El doctor William Lane cenó en Latham Manor con algunos antiguos huéspedes de la residencia. Disculpó la ausencia de Odile diciendo que tener que alejarse de sus queridos amigos la apenaba muchísimo. En cuanto a él, aunque lamentaba dejar la residencia, una experiencia tan agradable en su carrera profesional, asumía toda la responsabilidad de lo ocurrido.
—Tengan ustedes la tranquilidad de que semejante indiscreción no volverá a repetirse —prometió refiriéndose a la filtración de información privilegiada por parte de Janice Norton.
Letitia Bainbridge había aceptado la invitación a cenar en la mesa del doctor Lane.
—Tengo entendido que la enfermera Markey ha presentado una denuncia contra usted ante la comisión deontológica en la que afirma que usted dejaba morir a la gente.
—Sí, eso creo. Naturalmente no es verdad.
—¿Y qué piensa su mujer de eso? —insistió la señora Bainbridge.
—Está muy apenada. Consideraba a la enfermera Markey una auténtica amiga.
Y encima eso, Odile, añadió para sus adentros.
Su despedida fue elegante y escueta.
—A veces es conveniente dejar a otros las riendas. Siempre he intentado hacer las cosas lo mejor que podía. Si soy culpable de algo, es de haber confiado en una ladrona, pero no de negligencia grave.
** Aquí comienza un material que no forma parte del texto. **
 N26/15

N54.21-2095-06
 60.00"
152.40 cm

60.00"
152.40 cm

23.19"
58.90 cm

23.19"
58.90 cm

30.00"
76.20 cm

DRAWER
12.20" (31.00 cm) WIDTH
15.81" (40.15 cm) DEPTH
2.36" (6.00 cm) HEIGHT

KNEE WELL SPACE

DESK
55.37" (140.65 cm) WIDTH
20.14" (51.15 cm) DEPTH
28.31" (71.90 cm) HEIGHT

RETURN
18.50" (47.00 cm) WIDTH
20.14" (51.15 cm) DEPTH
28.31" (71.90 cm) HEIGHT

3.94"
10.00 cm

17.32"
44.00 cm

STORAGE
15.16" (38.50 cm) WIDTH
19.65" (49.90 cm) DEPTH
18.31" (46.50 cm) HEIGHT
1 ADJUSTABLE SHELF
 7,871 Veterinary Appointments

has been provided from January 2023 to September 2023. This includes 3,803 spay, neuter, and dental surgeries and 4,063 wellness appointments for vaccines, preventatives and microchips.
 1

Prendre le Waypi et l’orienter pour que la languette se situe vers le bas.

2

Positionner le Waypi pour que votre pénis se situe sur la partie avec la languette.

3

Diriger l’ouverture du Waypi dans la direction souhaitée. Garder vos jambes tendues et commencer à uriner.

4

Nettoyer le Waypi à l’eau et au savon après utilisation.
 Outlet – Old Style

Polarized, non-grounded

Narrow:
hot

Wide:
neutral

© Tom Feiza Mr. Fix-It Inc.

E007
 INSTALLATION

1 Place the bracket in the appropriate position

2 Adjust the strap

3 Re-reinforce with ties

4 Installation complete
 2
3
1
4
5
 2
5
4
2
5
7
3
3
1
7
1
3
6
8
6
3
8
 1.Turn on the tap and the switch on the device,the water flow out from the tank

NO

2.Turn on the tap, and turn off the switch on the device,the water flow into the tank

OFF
No sé qué va a pasar ahora, pero el próximo trabajo lo conseguiré por mi cuenta, pensó el doctor Lane durante la corta caminata entre la mansión y la casa anexa. Pasara lo que pasase, estaba decidido a no seguir ni un día más con Odile.
Cuando subió al primer piso, la puerta del cuarto estaba abierta y Odile estaba hablando por teléfono, aparentemente gritándole a un contestador automático.
—¡No puedes hacerme esto! ¡No puedes abandonarme así! ¡Llámame! Tienes que ocuparte de mí. ¡Me lo prometiste! —Y colgó bruscamente.
—¿Con quién hablabas, querida? —preguntó Lane desde la puerta—. ¿Con el misterioso benefactor que hizo que me dieran este puesto? Quienquiera que sea, no lo molestes más por mí. A partir de ahora, pase lo que pase, ya no necesito tu ayuda.
Odile lo miró con ojos hinchados por el llanto.
—William, ¿no hablarás en serio?
—Sí, muy en serio. —La observó detenidamente—. Estás asustada, ¿no? Me pregunto por qué. Siempre sospeché que debajo de ese barniz de cabeza de chorlito, se ocultaba algo.
»No es que me interese —continuó mientras abría el armario y sacaba la maleta—, pero tengo cierta curiosidad. Anoche, tras mi pequeña recaída, estaba un poco confuso. Pero cuando me despejé, empecé a pensar e hice algunas llamadas. —Se volvió hacia su mujer—. Odile, anoche no te quedaste a la cena en Boston. No sé adónde fuiste, pero volviste con los zapatos perdidos de fango, ¿no?